__Task to complete__: Using "frame" as the search string, find the matching lines below and copy them.

____ Records to use

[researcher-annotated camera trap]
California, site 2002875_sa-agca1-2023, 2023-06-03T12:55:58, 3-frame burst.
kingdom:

________
____ Records to use

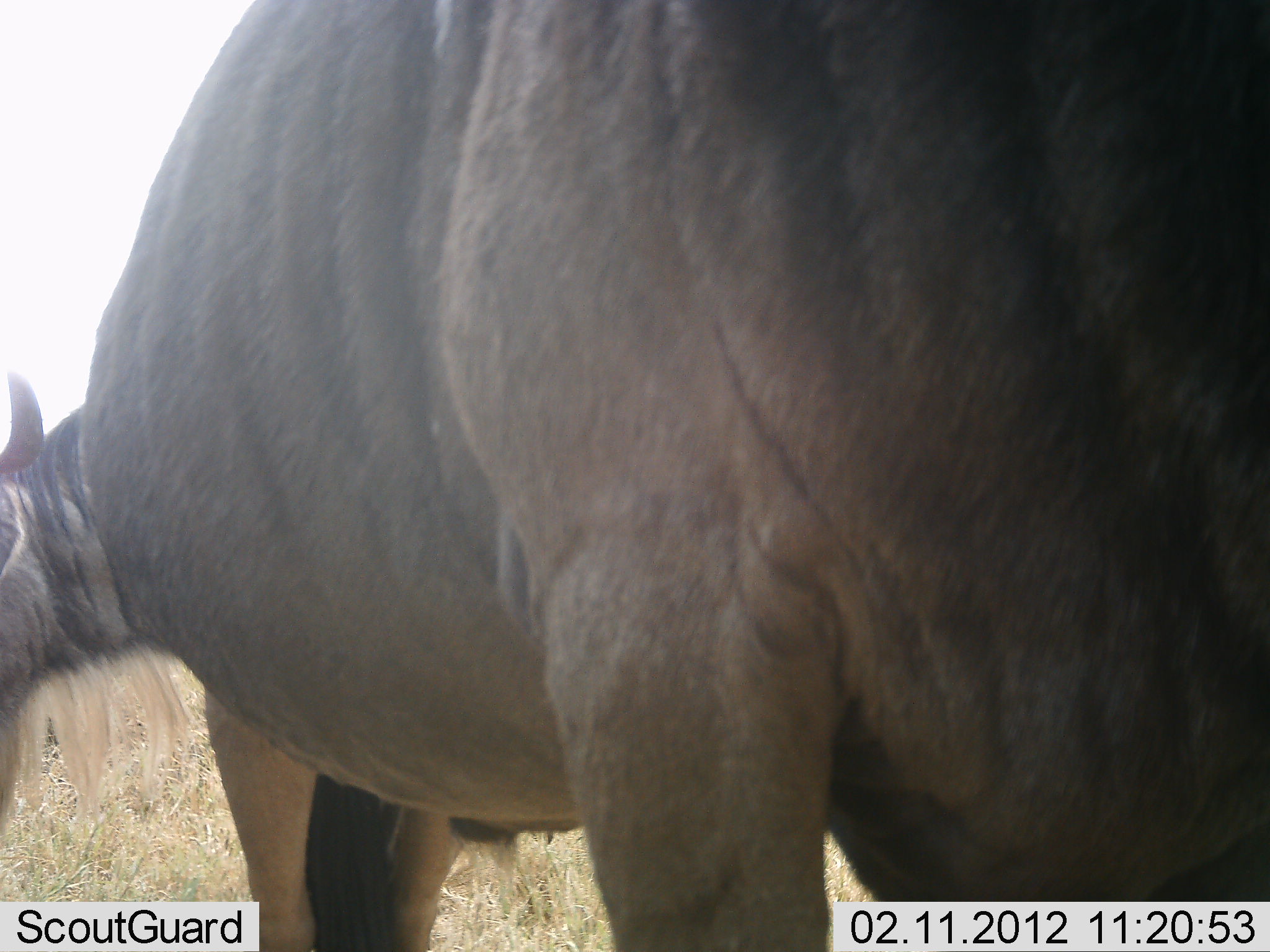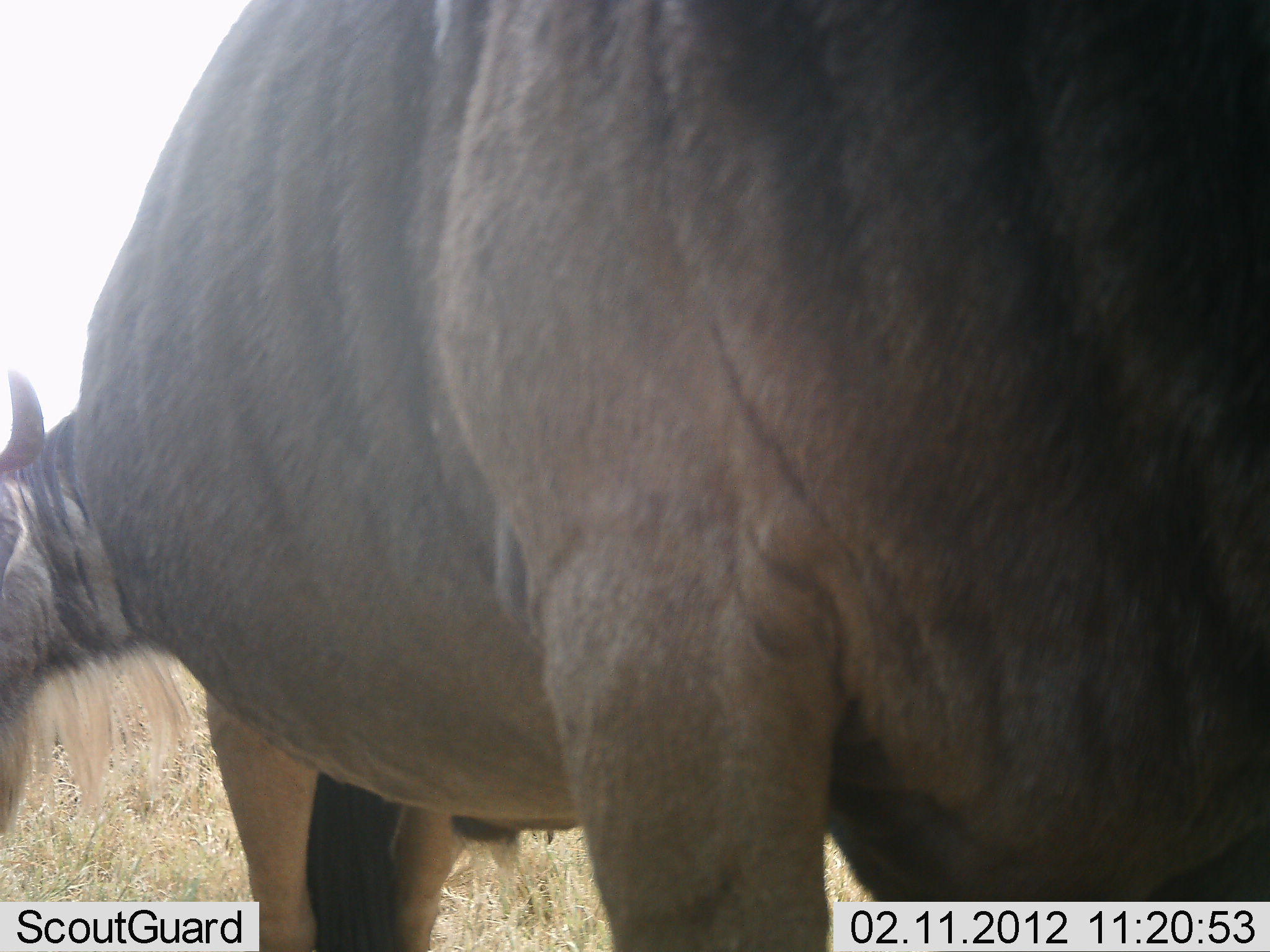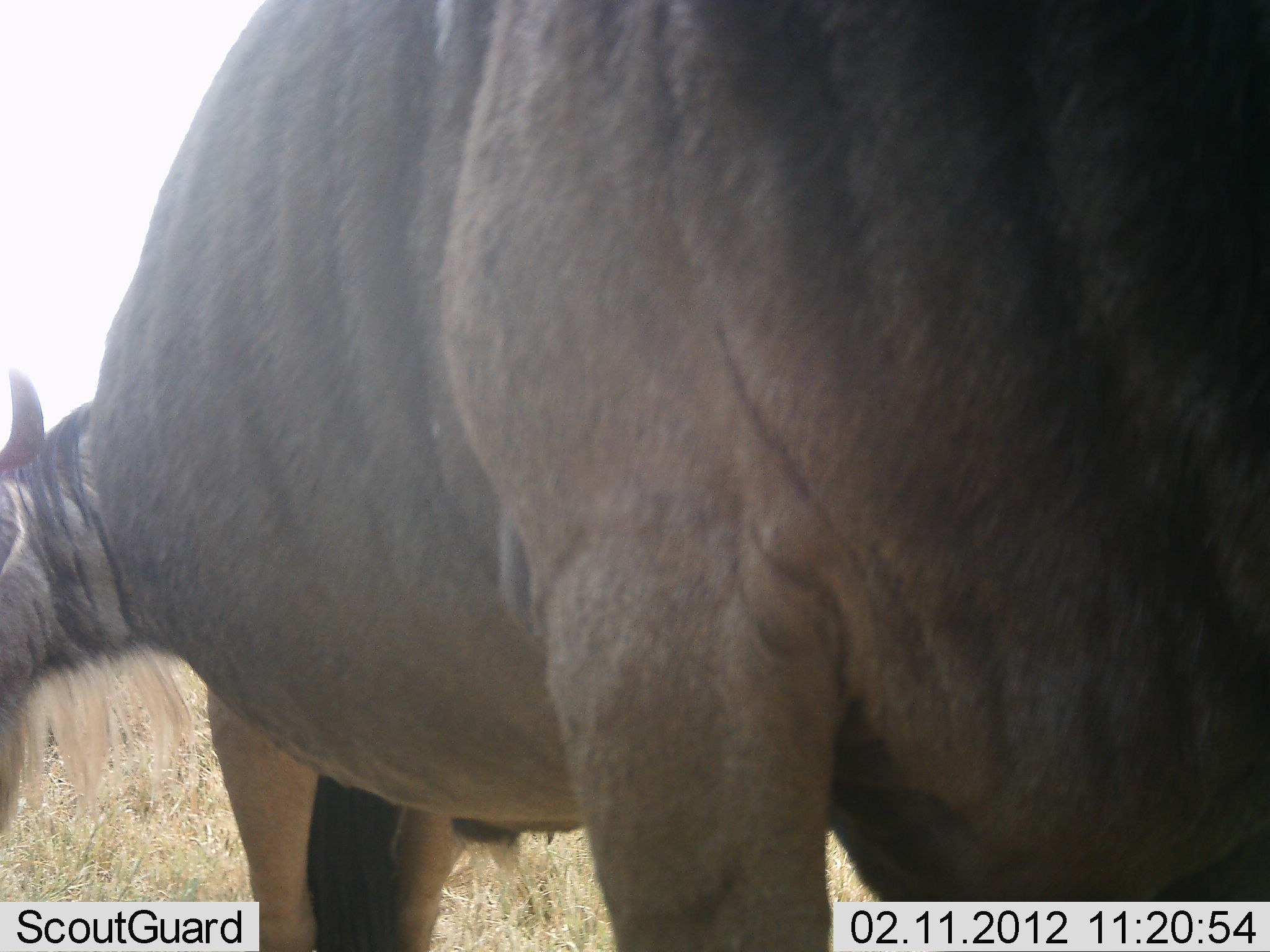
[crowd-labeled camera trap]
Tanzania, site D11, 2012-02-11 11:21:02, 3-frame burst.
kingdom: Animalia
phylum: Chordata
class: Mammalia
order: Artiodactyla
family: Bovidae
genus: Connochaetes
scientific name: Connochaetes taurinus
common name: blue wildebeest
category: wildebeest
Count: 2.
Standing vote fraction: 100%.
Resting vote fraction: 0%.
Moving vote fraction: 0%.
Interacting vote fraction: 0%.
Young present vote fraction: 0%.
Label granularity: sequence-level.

________
____ Records to use

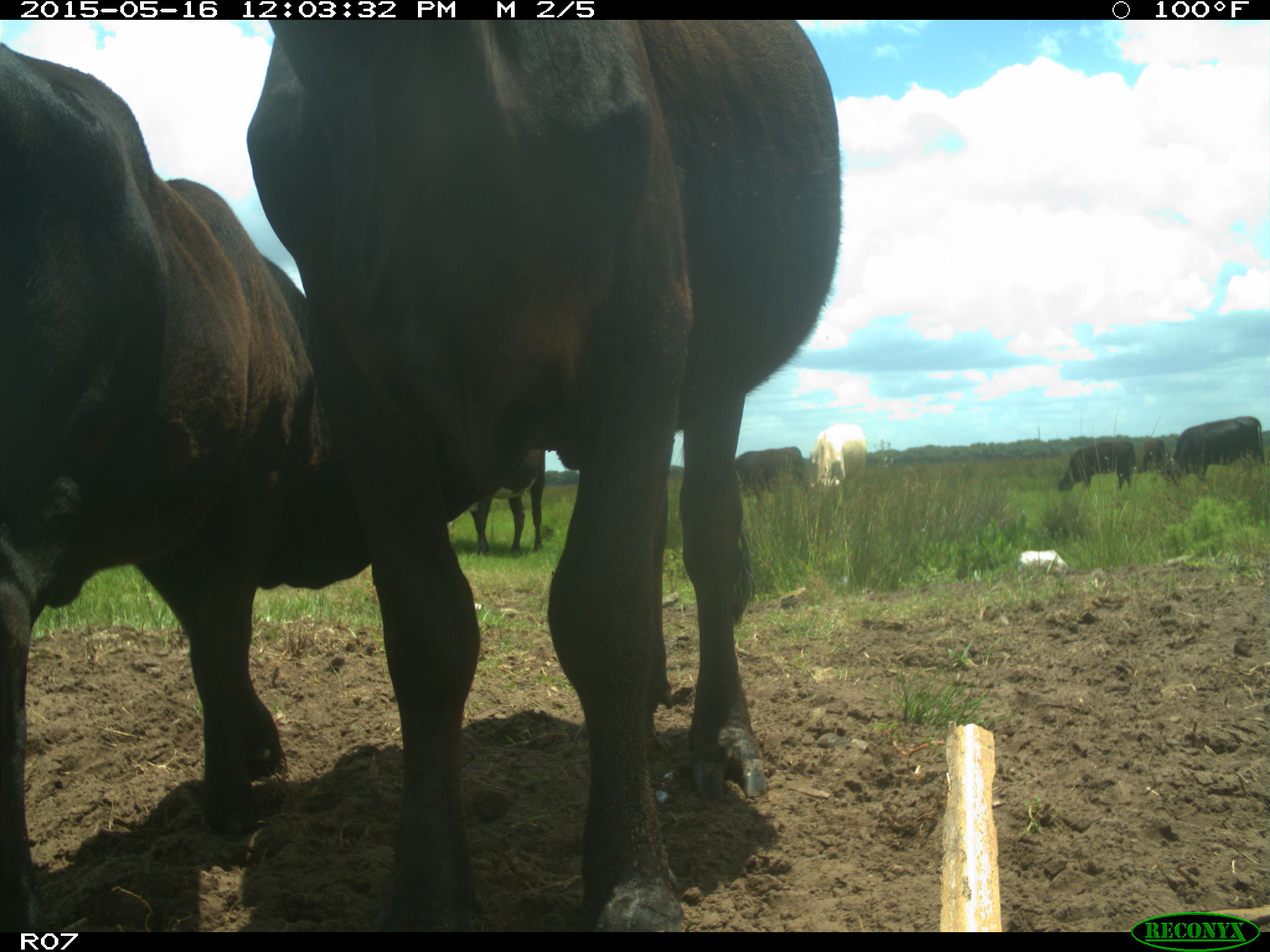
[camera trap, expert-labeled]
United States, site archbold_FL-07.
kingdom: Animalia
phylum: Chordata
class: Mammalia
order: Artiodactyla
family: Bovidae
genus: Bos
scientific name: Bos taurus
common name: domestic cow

________

__Task answer__:
California, site 2002875_sa-agca1-2023, 2023-06-03T12:55:58, 3-frame burst.
Tanzania, site D11, 2012-02-11 11:21:02, 3-frame burst.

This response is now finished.